The characters in this play all have images of themselves that they either want to hide or that they make up, making them very absurd. This play has been categorized as a Theatre of the Absurd play because of it’s diverse identity and feelings being displayed. For example, the character Meg is said to be in her sixties, but she acts much younger than that, almost like a tramp, attracted to Stanley and his musical skills. He plays with his hair and gives him sexy-like attitudes. Her husband Petey doesn’t speak much in the play and tends to seem uninterested in the things she wants to talk about. Perhaps this is why she acts sexually towards Stanley. He is a young and talented man who has lived with them for almost a year while her husband it too stuck in the newspaper to even talk about the weather with his wife. I see Meg as a lonely women, desperately wanting to reach for Stanley in the hopes of making her husband jealous. However, this is not how I feel the entirety of the show is based off of; there are three other characters, McCann, Goldberg, and Lulu.
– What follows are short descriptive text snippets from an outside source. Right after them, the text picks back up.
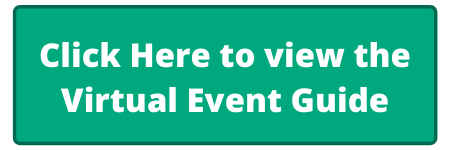 Click Here to view the Virtual Event Guide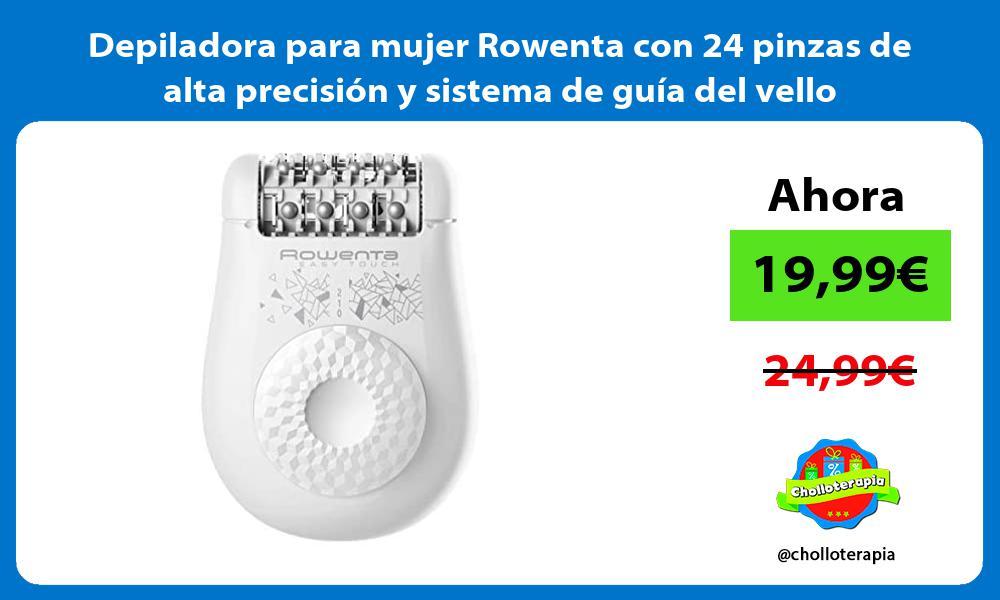 Depiladora para mujer Rowenta con 24 pinzas de alta precisión y sistema de guía del vello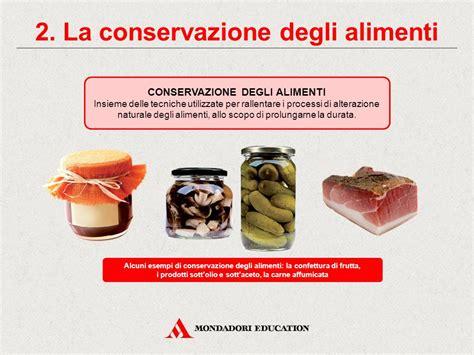 alterazione degli alimenti alimentazione ppt scaricare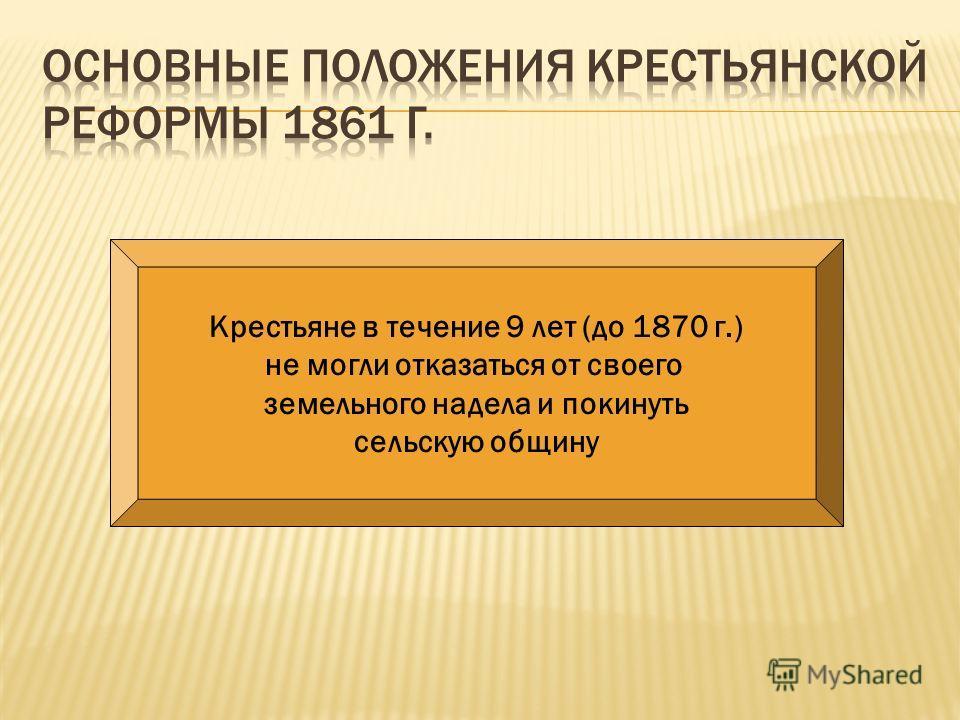 Крестьяне в течение 9 лет (до 1870 г.) не могли отказаться от своего земельного надела и покинуть сельскую общину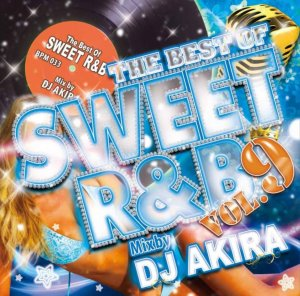 厳選されたオシャレな極上R&B!【洋楽CD・MixCD】The Best Of Sweet R&B Vol.9 / DJ Akira【M便 2/12】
McCann and Goldberg come into the show claiming to be together on a short holiday. I’ve read on several websites in the past when it came to analyzing this play, and many claim that since McCann and Goldberg come in for a short holiday, this completely destroys the fact that they are staying in a boarding house, however when you look up what exactly a boarding house is on the internet, the definition is “a house providing food and a bed for paying guests” which clearly destroys those theories since they are paying for an overnight stay. Lulu is the next door neighbor who continuously flirts with Stanley. They’re in a small town with not many young people and Stanley just happens to be staying next door so of course a young woman like Lulu would try to get with him. However, Stanley shows no interest considering he’s only staying there to hide away from someone or something. Yet, once Stanley hears about the two men coming to the house, he immediately changes his attitude and demeanor and tells Lulu to run away with him. This sudden change in his personality shows he is trying to get away from the two men. He clearly is staying there to hide from them.
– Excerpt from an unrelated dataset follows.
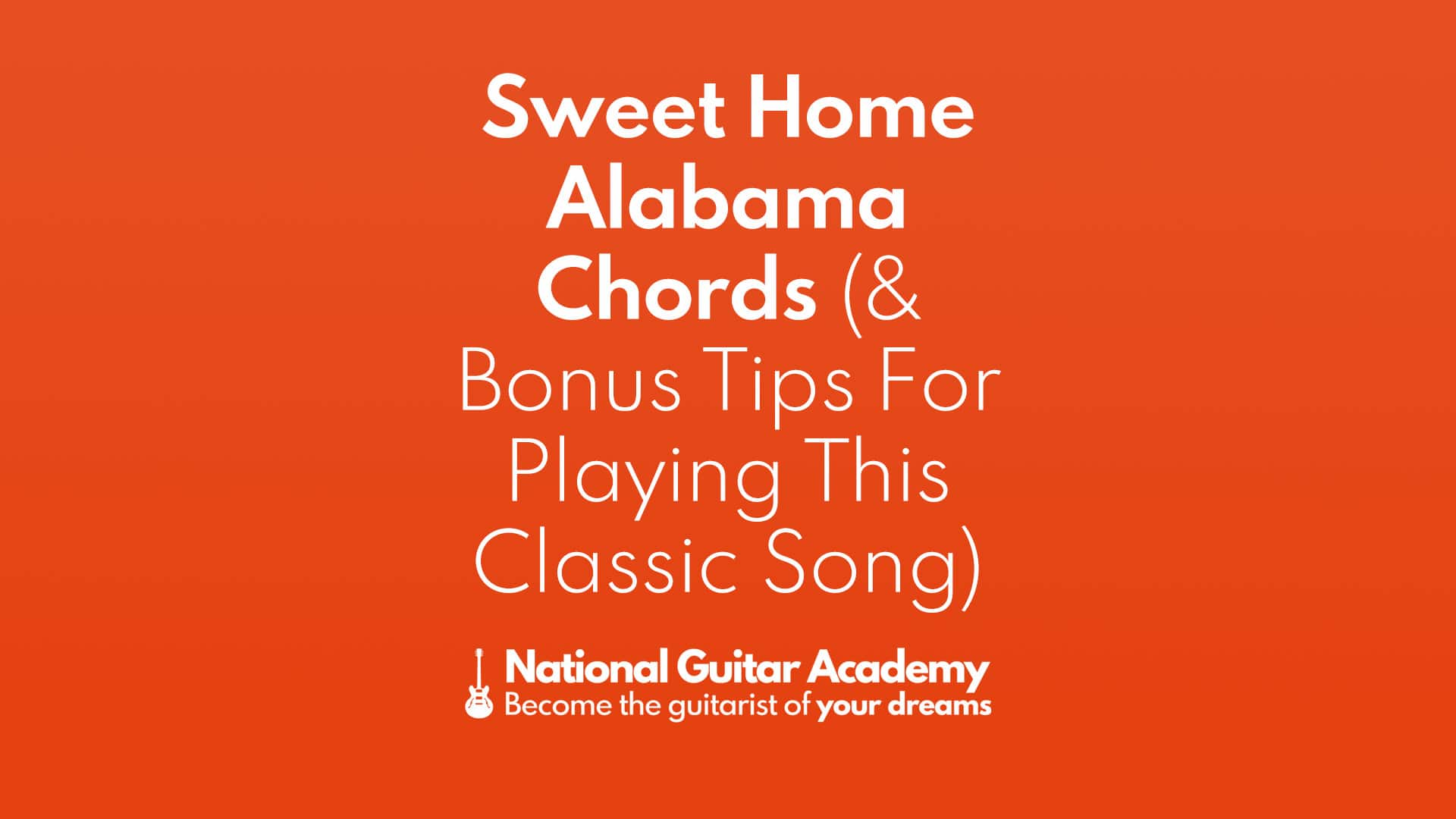 Includes easy guitar tab for guitar or strum or voice in g major. Sweet Home Alabama Chords Bonus Tips For Playing This Classic Song Page 2 Of 2 National Guitar Academy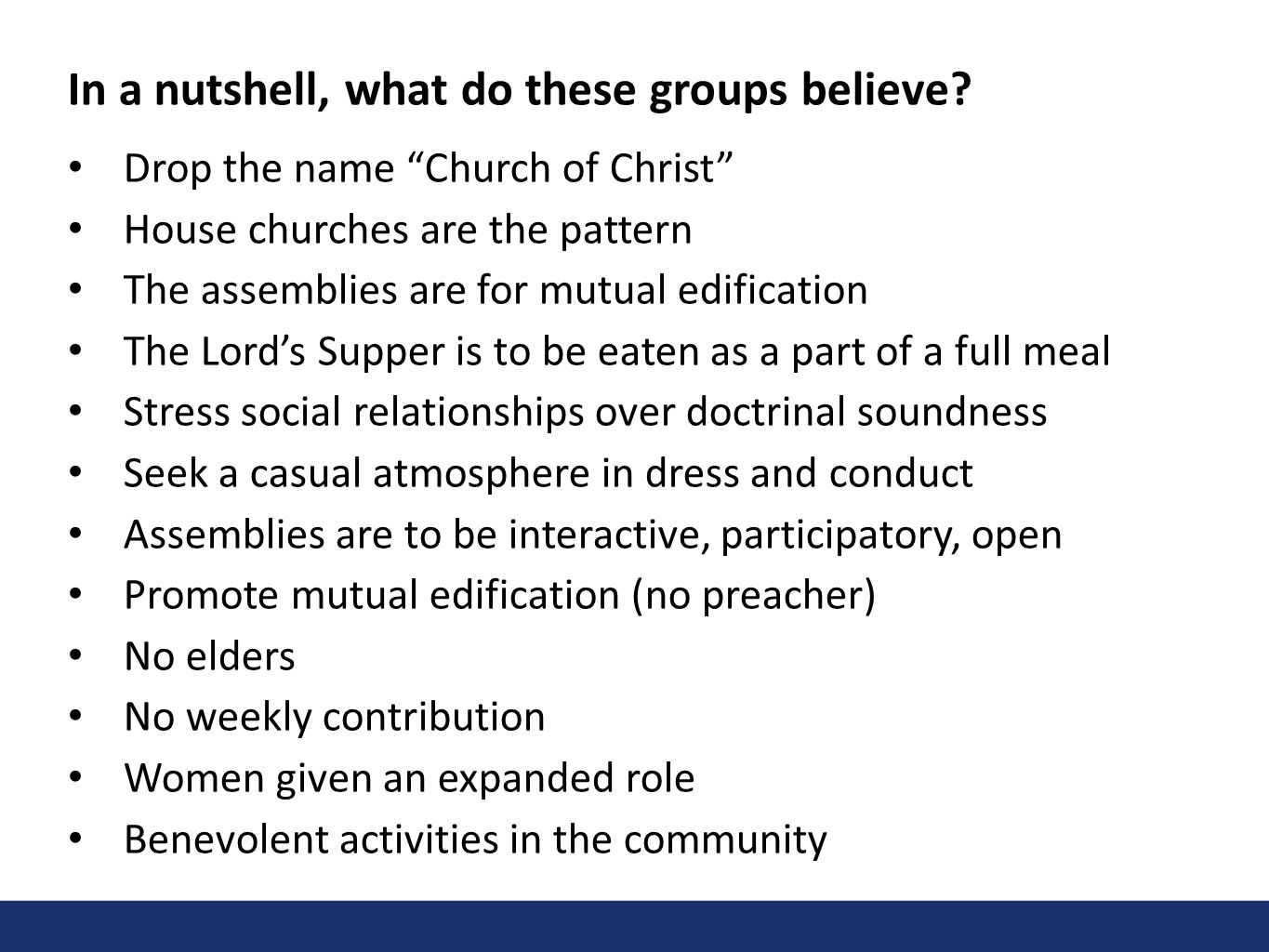 In a nutshell, what do these groups believe? Drop the name Church of Christ House churches are the pattern The assemblies are for mutual edification T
In act two, all hell breaks loose as everyone gets drunk during the birthday party. Stanley goes so crazy as to almost rape Lulu and almost murder Meg. In act three of the play, McCann and Goldberg become completely suspicious, they talk in ways almost angry with each other when it comes to discussing Stanley. They claim that Stanley had a mental breakdown the night before. They have long pauses and try to find the right words to say to Petey or Lulu. Once they finish talking to Stanley offstage, he comes onstage looking completely messed up with broken glasses and slurred words. McCann and Goldberg start telling him things like “you will be a success” and “we will provide for you”. When discussing this, many people I know just wonder why he was taken away, wondering if he murdered someone or did something stupid to piss someone off, but digging deeper into text, I found that when they say things like “you will be a success” tells me something different. He was a beautiful piano player and Meg loved to listen. Meg used to watch him play on the piers, but then he stopped. My assumption here is that he stopped playing because he was drawing attention. Meg says that big crowds used to stop and listen to him play, and I think that perhaps this scared Stanley into stopping.
Everyone I know, when it comes to this play, automatically assumes the worst; that he killed someone and is hiding away from being caught. I, however, want to make the conclusion that he is an artist. He doesn’t want fame and just wants to play because he loves to do it. I am a pianist and I know it always annoyed me when I was on a streak on playing and once I stopped for a song, my family in other rooms would clap or start talking about how I could do better and I honestly hated it and stopped play because of how much it bugged me. My focus would vanish once I was disturbed. I feel like the playwright wrote Stanley in the same manner. Perhaps he played and loved to do it but he hated having an audience or didn’t want a record deal. I’ve made my own conclusion that perhaps Stanley was offered a music deal, but continued to deny it, but the producer (or producers, i.e. McCann and Goldberg, perhaps) didn’t want his talent to slip from their fingers. I feel that Stanley was running away from fame. But many people would contradict me with this theory considering during the first read, immediately, reader think Stanley is psychotic from his behavior in act two and since he almost killed Meg, he must have killed someone else, but I still stand strong to my thoughts because I believe that when someone is being pressured or chased into a situation they don’t want to be in, they could snap, especially once they felt they were safe.